There is a specific degree of gambling associated with investing in the property market. However, its effect depends on the individual investor’s level of risk tolerance. Some real estate investors are willing to take more risk as long as the payoff is worth it. On the other hand, others avoid investments that are too risky. Taking a gamble on property investment is simply risking your investment capital with the hopes of making a future profit. Read on to find out more.

property and gambling similarities

The Buy-to-Let Property Market

The Buy-to-Let Property Market is simply a type of property investment that involves purchasing a property for the sole purpose to rent it out. Typically, these properties are residential, but they consist of both hotel room and student property investments. To make profits on a Buy-to-Let, you can either earn from your rental income or increase the financial value of the property over a period of time.

To purchase a Buy-to-Let property, you must have a Buy-to-Let mortgage. This type of mortgage is specially designed for properties that are to be rented. Although this mortgage is similar to the ordinary mortgage, there are some important differences. The first attribute that differentiates the Buy-to-Let mortgage is that they are interest-only mortgages. This implies that your monthly payments will just pay off the interest charged on the loan at first. Although your monthly payments will be less, you must be ready to either sell the house, pay off the loan, or remortgage the property at the end of your mortgage period.

Another notable difference is that the mortgage amount you can apply for depends on the rent amount you plan to charge. The last difference is the amount of your initial deposit. Buy-to-let mortgages need larger deposits than ordinary mortgages.

Betting Against the Housing Market

Betting against the Housing Market refers to investing in a way that allows you to make profit if the stock market or certain security loses value. This implies that you get your investment returns when the value of the stock market falls. However, this also means that you will lose money if the stock market rises.

A common way you can bet against the Stock Market is by a method called Short Selling. This method entails borrowing shares from a person, selling those shares immediately, and promising to return the shares to your borrower at a future date. If the value of shares decreases between the period you sold the shares and when you have to return them, you can purchase the shares at a lower price and keep any extras. However, if the value of the shares increases, you will have to pay for the extra cost, thereby losing money.

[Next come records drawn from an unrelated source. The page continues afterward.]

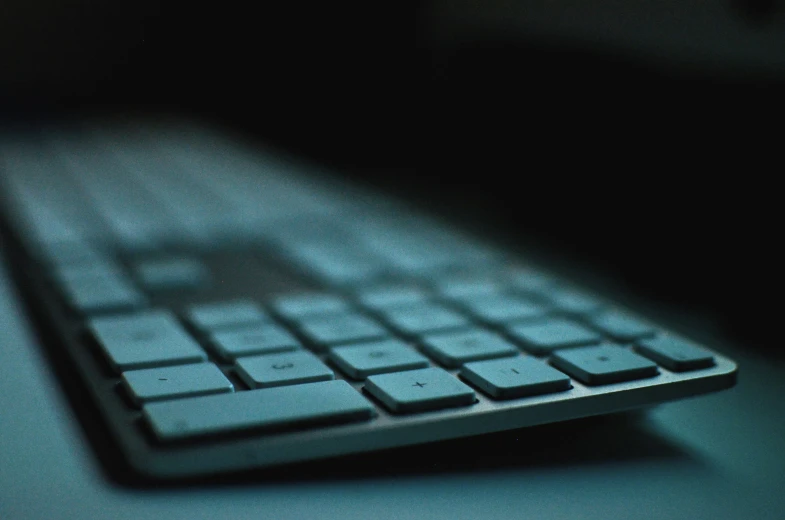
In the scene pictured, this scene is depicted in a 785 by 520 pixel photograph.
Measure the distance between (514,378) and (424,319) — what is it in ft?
0.30

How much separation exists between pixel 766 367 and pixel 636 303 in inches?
4.3

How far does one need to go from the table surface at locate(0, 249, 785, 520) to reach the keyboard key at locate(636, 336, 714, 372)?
0.02 m

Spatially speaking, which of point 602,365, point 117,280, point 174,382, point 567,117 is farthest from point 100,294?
point 567,117

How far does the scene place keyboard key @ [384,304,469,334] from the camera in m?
0.37

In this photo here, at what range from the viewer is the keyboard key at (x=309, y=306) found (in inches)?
15.6

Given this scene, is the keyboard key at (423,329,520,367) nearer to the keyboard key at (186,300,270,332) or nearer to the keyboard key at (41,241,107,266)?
the keyboard key at (186,300,270,332)

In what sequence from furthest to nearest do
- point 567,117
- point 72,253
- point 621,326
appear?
point 567,117 → point 72,253 → point 621,326

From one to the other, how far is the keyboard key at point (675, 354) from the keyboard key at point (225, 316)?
0.17 m

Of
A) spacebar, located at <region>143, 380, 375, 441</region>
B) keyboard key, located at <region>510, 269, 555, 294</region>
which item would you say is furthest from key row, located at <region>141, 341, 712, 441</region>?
keyboard key, located at <region>510, 269, 555, 294</region>

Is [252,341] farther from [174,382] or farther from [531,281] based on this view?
[531,281]

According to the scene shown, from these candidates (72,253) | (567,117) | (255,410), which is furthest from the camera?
(567,117)

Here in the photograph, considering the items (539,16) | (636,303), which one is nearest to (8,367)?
(636,303)

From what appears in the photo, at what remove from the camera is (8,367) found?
355 millimetres

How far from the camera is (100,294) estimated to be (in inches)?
16.2
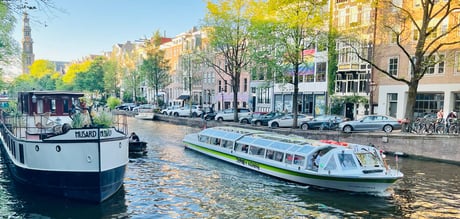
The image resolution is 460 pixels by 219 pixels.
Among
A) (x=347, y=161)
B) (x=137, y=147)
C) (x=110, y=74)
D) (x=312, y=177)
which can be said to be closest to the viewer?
(x=347, y=161)

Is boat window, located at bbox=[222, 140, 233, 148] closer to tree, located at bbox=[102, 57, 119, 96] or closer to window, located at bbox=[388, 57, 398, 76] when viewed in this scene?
window, located at bbox=[388, 57, 398, 76]

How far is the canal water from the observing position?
1328 centimetres

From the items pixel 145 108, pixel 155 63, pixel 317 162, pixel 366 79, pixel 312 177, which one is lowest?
pixel 312 177

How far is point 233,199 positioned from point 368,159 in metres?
6.96

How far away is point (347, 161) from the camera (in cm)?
1658

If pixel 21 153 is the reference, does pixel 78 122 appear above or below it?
above

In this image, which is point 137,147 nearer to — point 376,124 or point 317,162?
point 317,162

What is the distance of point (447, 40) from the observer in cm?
2939

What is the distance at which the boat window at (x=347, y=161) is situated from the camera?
1640 cm

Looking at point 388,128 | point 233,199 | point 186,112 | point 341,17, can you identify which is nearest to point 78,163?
point 233,199

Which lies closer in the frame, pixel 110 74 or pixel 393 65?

Spread Betting on Property Prices

Spread Betting is different from the conventional view on betting. In this type of betting, you bet your money to support your belief that a particular market will move in a specific direction over a short or long period of time. When you participate in spread betting in the property market, you can use your money to predict and support the future price movements in the Property Market.

Essentially, Spread Betting on property prices allows you to gain exposure to a market without buying or committing yourself to any particular property. It is a good option for investors who are not willing to stake a considerable amount of cash bets upfront. Here, you have to predict accurately if the price of a certain property will rise or fall over a certain period of time. If you guess right, you win big on your bet and if you bet wrong, you can lose a lot of money.

There are also no sure guarantees of the outcome. Investors make a stake per point of the property index movement. One notable attribute of Spread Betting is that its rules are not as stringent as purchasing a house. All your profits are tax-free, and you do not need the interference of a solicitor or a stamp duty.

Conclusion: The Forms of Gambling in the Property Market

There are primarily three forms of gambling in the Property Market. Like any other type of investment, each of them involves a level of risk. In the Buy-to-Let Property Market, you purchase a property for the purpose of renting it out to people. When you bet against the Housing Market, you only make profits when the Market loses value. This means that you lose money if the market appreciates in value. With Spread Betting on Property Prices, you predict the direction of the price of a property in the market without accepting the underlying security.